Talk: Transforming health and delivering the NHS 10-year plan

In September, I was asked to give some thoughts about the NHS 10-year plan based on the principles in Platformland. Here are the slides and speaker notes.

In September, I was asked to give some thoughts about the NHS 10-year plan based on the principles in Platformland. Here are the slides and speaker notes.

Cover of Platformland

Platformland makes the case for public services that work much harder for the public and public servants, where design and delivery are radically simpler, faster, and cheaper, and the system engages the public as co-producers, not mere consumers.

Four thoughts on the 10-year plan

What follows are some thoughts on applying some of those principles in the context of the NHS in England and the ambition of the 10 year plan.

‘Analogue to digital’ is about more than technology. It's about applying digital ways of working.

Firstly, the shift from analogue to digital that the 10-year plan calls for is about more than applying digital technology. It's about applying digital ways of working.

As James Plunkett has said, when people hear the word ‘digital’, they still think we’re talking about technology. That or it’s used as shorthand for efficiency or some abstract concept of 'innovation'.

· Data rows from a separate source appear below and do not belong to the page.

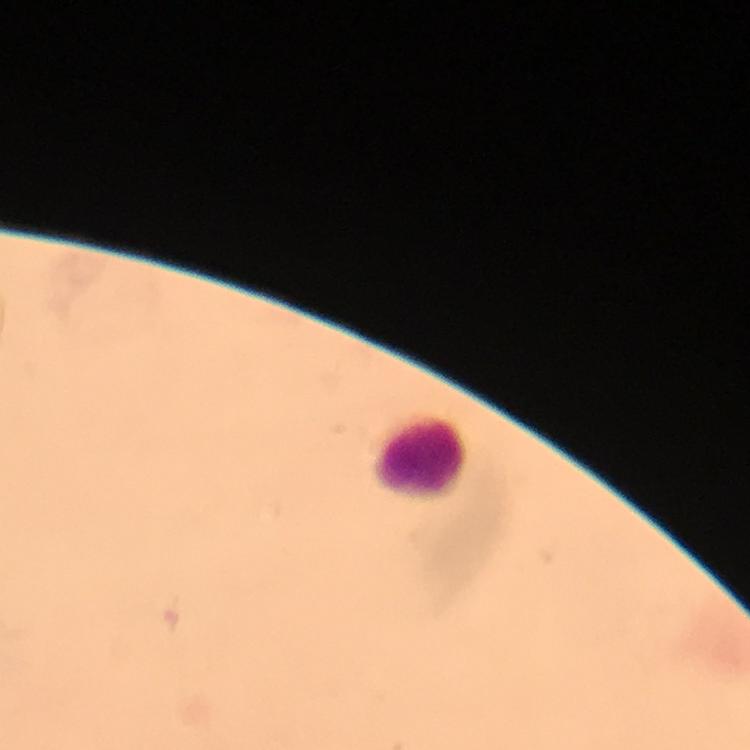
No malaria parasites seen.

Approximate object centers, in pixels from the top-left corner. Leukocyte locations: (x=419, y=450). Thick blood smear. Giemsa-stained preparation. From a malaria diagnostic workup. Image is 750×750 pixels. Immersion oil was used. Cropped region of a single field of view. At 100x magnification. Photographed through the microscope with a smartphone camera.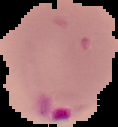

image type = cell region segmented out of the field of view; surrounding area masked to black
malaria status = parasitized
preparation = thin blood film
image size = 118×127 pixels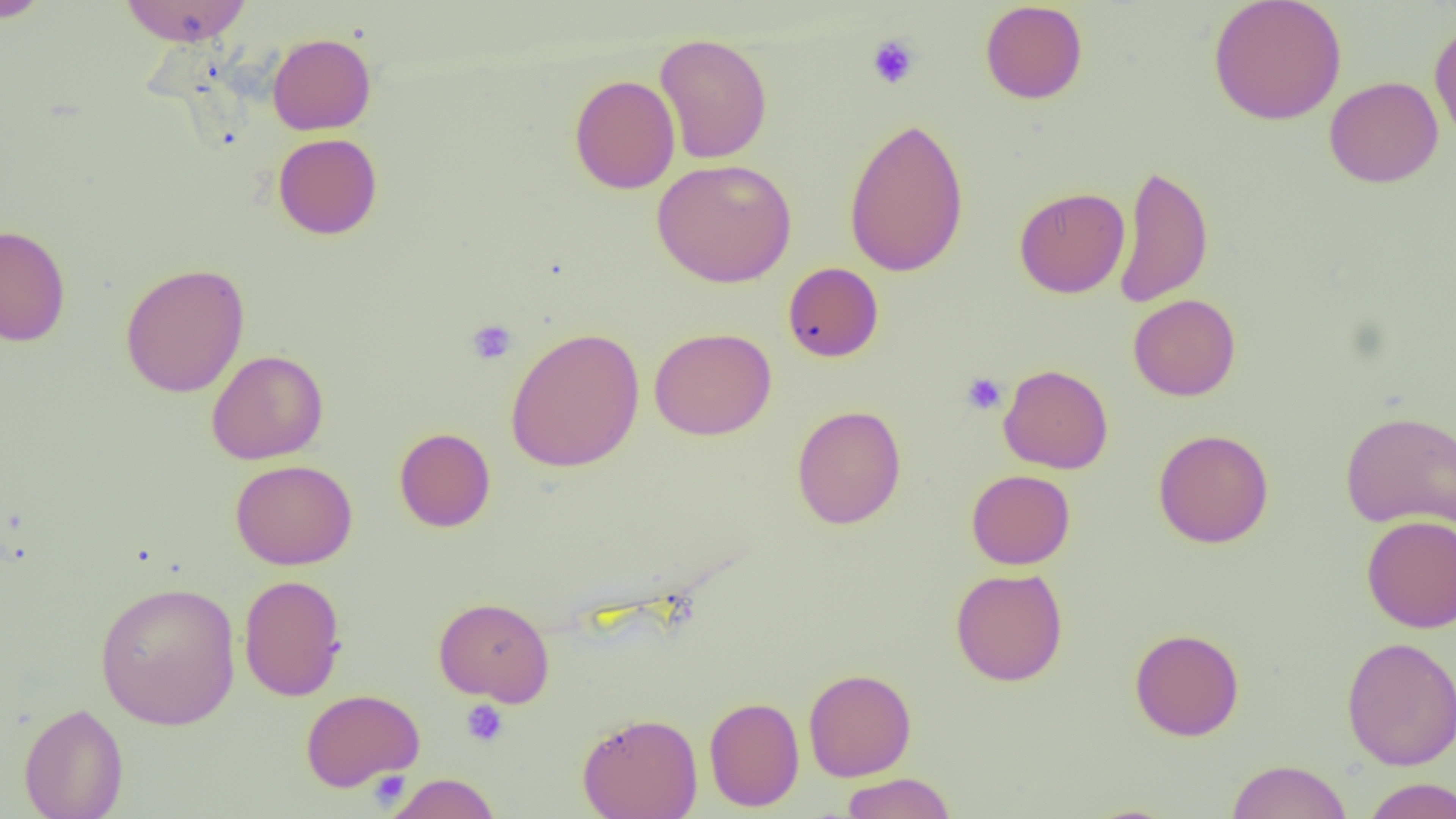
Approximate bounding boxes as named x1/y1/x2/y2 corners in pixels. Platelet locations: (x1=866, y1=34, x2=921, y2=90), (x1=466, y1=319, x2=517, y2=366), (x1=961, y1=372, x2=1007, y2=415), (x1=461, y1=699, x2=509, y2=747), (x1=368, y1=769, x2=413, y2=807). Uninfected red blood cell locations: (x1=1, y1=0, x2=52, y2=23), (x1=119, y1=0, x2=252, y2=45), (x1=1208, y1=0, x2=1347, y2=126), (x1=979, y1=1, x2=1088, y2=104), (x1=1428, y1=21, x2=1456, y2=145), (x1=267, y1=33, x2=376, y2=135), (x1=655, y1=33, x2=772, y2=164), (x1=569, y1=75, x2=681, y2=194), (x1=1324, y1=76, x2=1443, y2=188), (x1=843, y1=116, x2=969, y2=278), (x1=273, y1=133, x2=382, y2=239), (x1=652, y1=158, x2=797, y2=288), (x1=1113, y1=163, x2=1214, y2=308), (x1=1014, y1=186, x2=1129, y2=298), (x1=0, y1=224, x2=71, y2=346), (x1=783, y1=262, x2=883, y2=362), (x1=120, y1=263, x2=250, y2=398), (x1=1128, y1=294, x2=1241, y2=401), (x1=505, y1=327, x2=645, y2=473), (x1=649, y1=327, x2=776, y2=440), (x1=207, y1=350, x2=329, y2=464), (x1=998, y1=364, x2=1113, y2=474), (x1=791, y1=405, x2=906, y2=529), (x1=1340, y1=410, x2=1456, y2=531), (x1=394, y1=427, x2=496, y2=532), (x1=1153, y1=428, x2=1274, y2=548), (x1=230, y1=459, x2=358, y2=570), (x1=966, y1=469, x2=1075, y2=570), (x1=1361, y1=515, x2=1456, y2=632), (x1=950, y1=568, x2=1068, y2=686), (x1=239, y1=574, x2=347, y2=702), (x1=94, y1=581, x2=241, y2=731), (x1=433, y1=597, x2=555, y2=706), (x1=1129, y1=628, x2=1244, y2=741), (x1=1340, y1=636, x2=1456, y2=771), (x1=803, y1=668, x2=916, y2=781), (x1=300, y1=688, x2=425, y2=792), (x1=704, y1=696, x2=804, y2=811), (x1=19, y1=702, x2=129, y2=819), (x1=577, y1=712, x2=703, y2=819), (x1=1226, y1=759, x2=1352, y2=819), (x1=840, y1=772, x2=956, y2=819), (x1=384, y1=773, x2=502, y2=819), (x1=1361, y1=777, x2=1456, y2=819). Slide-level diagnosis: negative for blood parasites. 1000x magnification. Single field of view. Image is 1456×819 pixels. Optical microscopy. Thin blood smear.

But in years to come, we’ll look back and realise that the most significant impact of digital for the work of the public sector was not technology it was organisational. That’s because digital practice opens up a new way of working and running organisations. The model of iterative delivery may have first emerged as a way of building software, but it has since proven far more broadly applicable as a way of approaching complex problems.

Fund teams that think big, start small, scale what works. Diagram of blocks scaling.

Digital-era ways of working are highly responsive, capable of learning, and making progressive improvements, and rapidly scaling.

One example of this non-digital application of digital ways of working was something I was involved in when I was a civil servant: Universal Credit. After the initial failure of the project, it was launched in a single postcode district in Sutton with a tightly focused team, scaling when the team had confidence to do so. They were also able to chase down indicators like the number of claims paid on time.

The model is clear: empower teams to think big, start small, scale what works. This is not about publishing more strategy docs with key metrics, about creating teams with the dynamic capability to deliver what’s needed most.

The reason the model is powerful is that - rather than fixing scope upfront - teams can operate within rapid feedback loops - spotting a problem, trying something, learning, and progressively improving, and then scaling those improvements across the system. 

Orient the system around things that makes sense to users: care pathways, preventing a disease, products and services. Diagram of different people around a product.

Digital organisations also organise their work around things that make sense to users. Amazon doesn’t have separate apps for different towns or types of goods. They organise around products and services like Kindle, online shopping, and Alexa. They do this so things work for those users and achieve the organisation’s goals.

The application of digital to the public sector is partly the reorganisation of the work of the public sector around different things.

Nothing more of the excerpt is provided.